### [Source extract]
Be innovative, from the top and the bottom. Give awards. Amazon had a just-do-it award, which is given only to people who didn’t ask for permission (I love this). You need a culture where there is a willingness to fail, and to fail fast. Encourage people from the bottom up to make decisions in real time. You want a continuous flow process, not a big planning cycle. I hadn’t realized that different teams at Amazon own different elements of a single page, but Neil emphasized this; everything was chopped up so a two-pizza team — a team small enough to be fed by two pizzas — could build it.
At Amazon, people enter ideas through the ideatool, for submitting an idea directly to executives. “A single engineer put an idea in an internal tool for a shipping club and then we launched Amazon Prime in three or four weeks using a subscription API we’d already built. We launched Prime very quickly.”
Be prepared to throw stuff away. Refactoring projects should always scare the crap out of you. Refactoring rarely accelerates development. Make somebody prove that the next three releases will be 20% to 30% faster. “Most of these projects,” Neil says, “are polishing the turd.” It also isn’t so bad when you have applications that do the same thing, though engineers often complain about this; the user experience should be consistent but otherwise you need to stay loose. Infrastructure should be shared.
Don’t be afraid to let necessity be the mother of invention: let people design systems when they need them. In 2001, mobile was supposed to be huge but it didn’t work out so well. Amazon built a huge mobile team then took it down to four engineers. The engineers were about to be dispersed throughout the company; they wanted to stay together and Neil asked what can you do? They wanted to wrap Amazon in a thin layer of code to deliver a set of services as XML over HTTP and they had three ideas for how this could help Amazon:
1. Voice-based customer self-service through TellMe; this cut 90,000 phone contacts per quarter.
2. “A music thing that didn’t work at all.”
3. i-mode in Japan, which turned out to be a huge success
They stayed, and became the web services team that got Amazon into the web services business.
It should be fun. Before he began to worry that it created some potential religious conflicts, Neil used to ask people if they considered themselves lucky. “People identify themselves as lucky or unlucky; the lucky ones don’t complain, they find the good stuff to do and get it done. The other people say they would have shipped but marketing screwed them…” That said, there are a few Eeyores who are amazing performers. “My favorite Eeyore answered a question by slapping his palms on the desk, farting and leaving the room.”
Build for the biggest scale from the beginning, Neil said, and with that he was done with his presentation.
Neil then answered a few questions:
iPad vs. Kindle, what’s your take?

### [Exercises]
(1) Copy from the Amazon culture passage word for word, starting with "Don’t be afraid" and going on through "contacts per quarter.".
(2) List the three ideas the four remaining mobile engineers proposed in the Amazon culture passage for how their services could help Amazon.
(3) Write the next part of the Amazon culture passage, picking up after its last line.
The data that comes next has no connection to the Amazon culture passage.

### [Data provided]
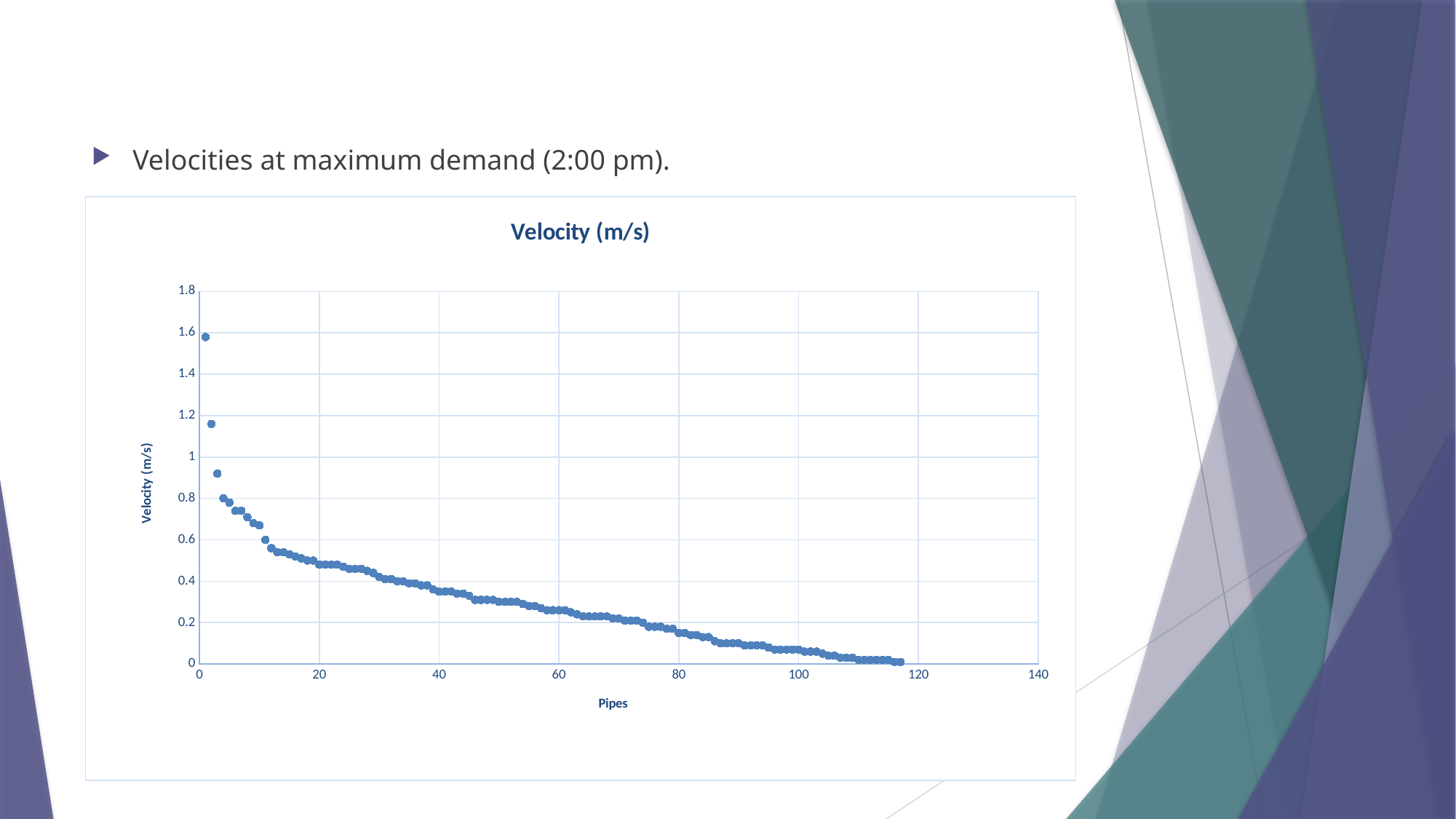
What is the label of the x axis of the chart? Pipes Is the velocity at pipe 40 greater or less than 0.2? greater Is the velocity at pipe 60 greater or less than 0.4? less Do the velocity values rise or fall as the pipe number increases along the x axis? Fall Which pipe has the highest velocity in the chart? Pipe 1 What is the title of the chart? Velocity (m/s) Is the velocity of the first point (pipe 1) greater or less than 1.4? greater What kind of chart is shown on the slide? Scatter chart What is the highest value shown on the y axis of the chart? 1.8 Which has the higher velocity, pipe 20 or pipe 80? Pipe 20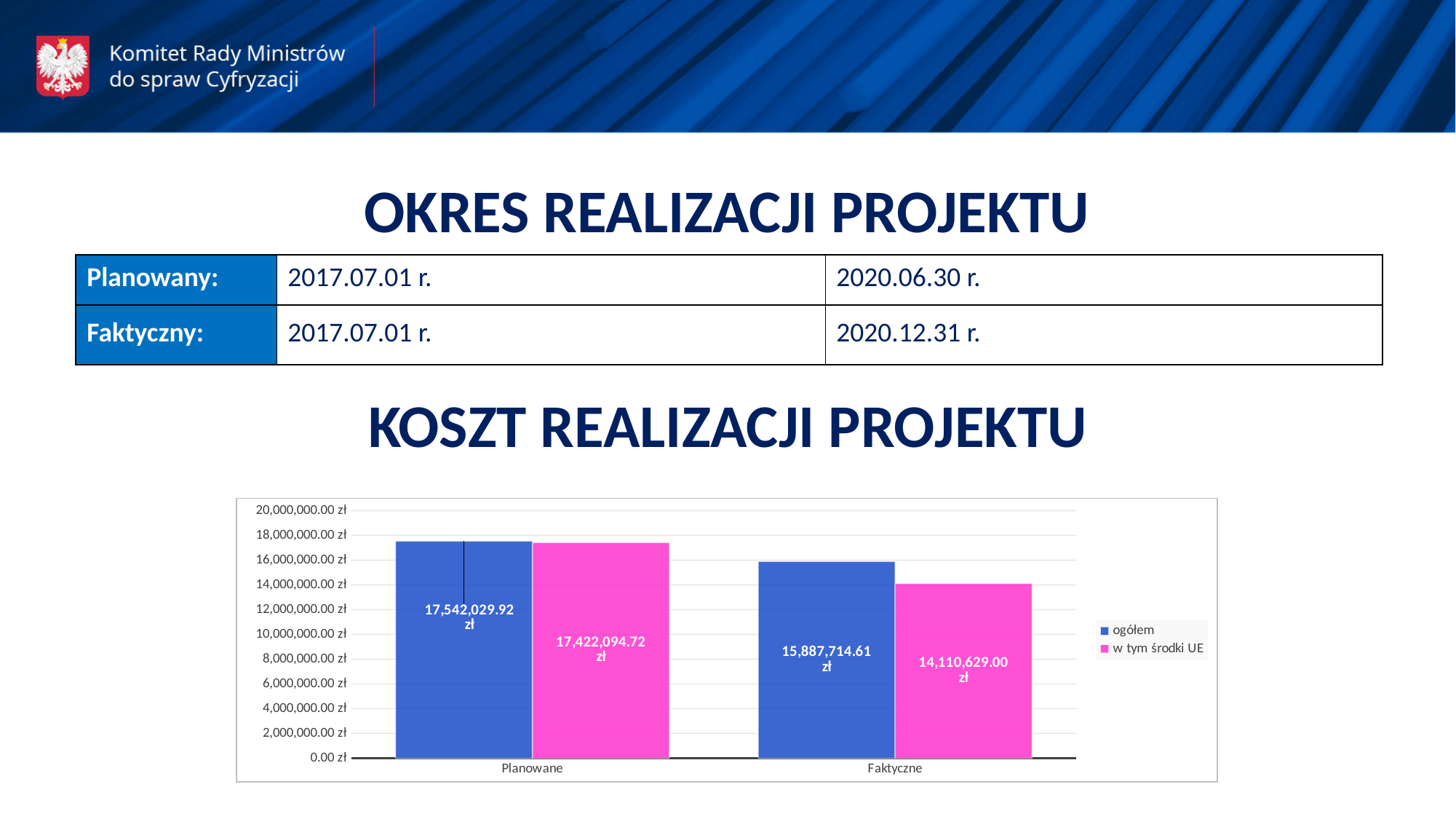
What is the value of the 'ogółem' bar for 'Faktyczne'? 15,887,714.61 zł Which is larger: the 'w tym środki UE' value for 'Planowane' or for 'Faktyczne'? Planowane Which bar in the chart has the highest value? ogółem for Planowane What is the value of the 'ogółem' bar for 'Planowane'? 17,542,029.92 zł What is the difference between the 'ogółem' and 'w tym środki UE' values for 'Faktyczne'? 1,777,085.61 zł How many categories are shown on the x axis of the chart? 2 Which bar in the chart has the lowest value? w tym środki UE for Faktyczne How many series does the chart legend list? 2 What is the value of the 'w tym środki UE' bar for 'Faktyczne'? 14,110,629.00 zł What type of chart is shown under 'KOSZT REALIZACJI PROJEKTU'? Bar chart What is the value of the 'w tym środki UE' bar for 'Planowane'? 17,422,094.72 zł What is the difference between the 'ogółem' values for 'Planowane' and 'Faktyczne'? 1,654,315.31 zł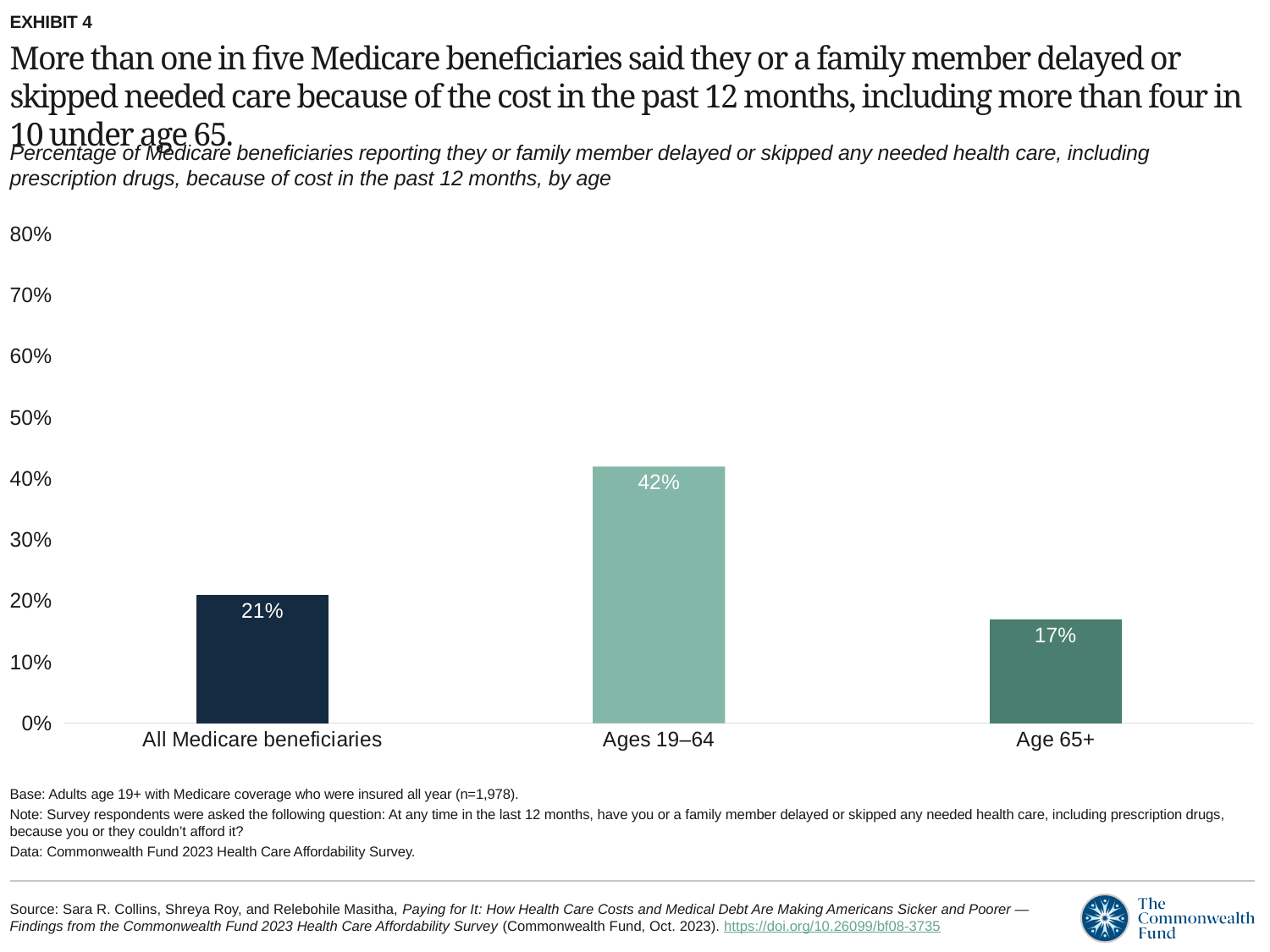
Which category has the lowest value? Age 65+ What percentage is shown for Age 65+? 17% Which category has the highest value? Ages 19–64 What percentage is shown for Ages 19–64? 42% What is the difference between the values for Ages 19–64 and Age 65+? 25 percentage points How many categories are shown on the x axis? 3 What is the highest value shown on the y axis? 80% What percentage is shown for All Medicare beneficiaries? 21% Is the value for Ages 19–64 greater or less than 40%? greater What kind of chart is shown on the slide? Bar chart What is the difference between the values for All Medicare beneficiaries and Age 65+? 4 percentage points Which is larger, the value for All Medicare beneficiaries or the value for Age 65+? All Medicare beneficiaries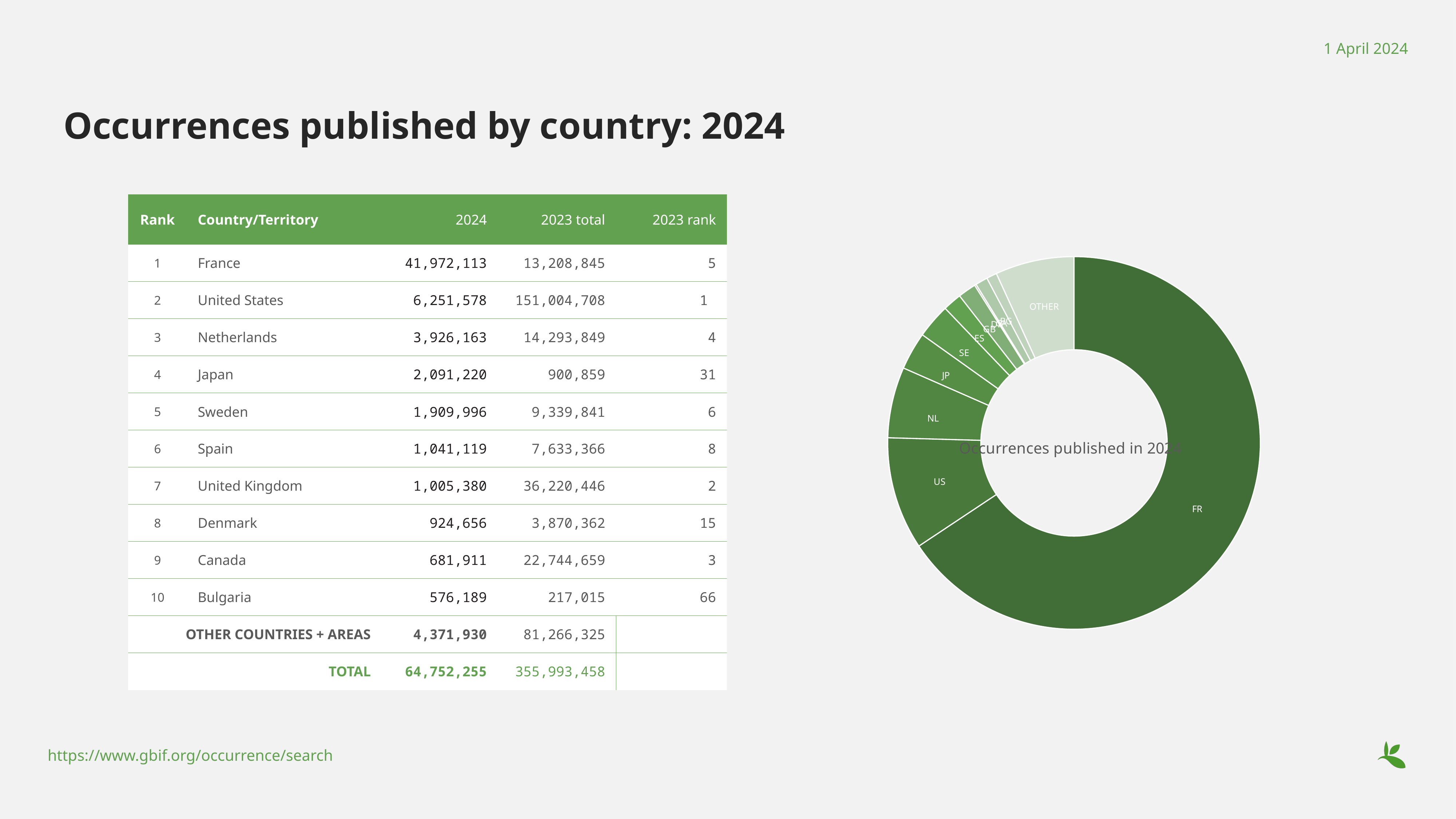
How many slices does the donut chart have, including OTHER? 11 What is the total of all 2024 occurrences shown on the slide? 64,752,255 What is the title shown in the centre of the donut chart? Occurrences published in 2024 What is the 2024 value for the United States (US) shown on the slide? 6,251,578 What kind of chart is shown on the right of the slide? doughnut chart What is the 2024 value for the OTHER COUNTRIES + AREAS slice shown on the slide? 4,371,930 Which slice is larger in the donut chart, US or NL? US What is the 2024 value for the Netherlands (NL) shown on the slide? 3,926,163 Which country has the largest slice in the donut chart? FR What is the difference between the 2024 values for France and the United States? 35,720,535 Which slice is larger in the donut chart, JP or SE? JP What is the 2024 value for France (FR) shown on the slide? 41,972,113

### [Your responses]
(1)
Don’t be afraid to let necessity be the mother of invention: let people design systems when they need them. In 2001, mobile was supposed to be huge but it didn’t work out so well. Amazon built a huge mobile team then took it down to four engineers. The engineers were about to be dispersed throughout the company; they wanted to stay together and Neil asked what can you do? They wanted to wrap Amazon in a thin layer of code to deliver a set of services as XML over HTTP and they had three ideas for how this could help Amazon:
1. Voice-based customer self-service through TellMe; this cut 90,000 phone contacts per quarter.

(2)
1. Voice-based customer self-service through TellMe
2. A music thing that didn't work at all
3. i-mode in Japan

(3)
We created a market. Here you have a guy, Steve Jobs, who hates books deciding he has to make something that competes with Kindle.
How do you give engineers latitude and still create a consistent user experience?
To make user interfaces consistent, make as few rules as possible so people actually care about them.
How do you get engineers to work with business folks?
I’ve always wanted to have people come in to work, have a sign on the door that tells them to go to a new office, and whatever office they go to, that’s their new job for a few weeks.
How do you get software engineers to wear pagers and help out with operations?
I think it’s dangerous to have people write software be separate from how it’s used in real environments. You don’t want to create a team of lesser technical beings to maintain it. But you can write software that can be managed by people who aren’t software developers. By the time we were done, IT could manage 70% of the tickets.
How do you allocate time to experiments that can be sketchy?
Experimentation was built into the very core of Amazon. Jeff always encouraged us not to worry about things that performed less well than what was there because performance could improve and decay over time; you have to compare the performance of one thing at the starting point to another thing at its starting point.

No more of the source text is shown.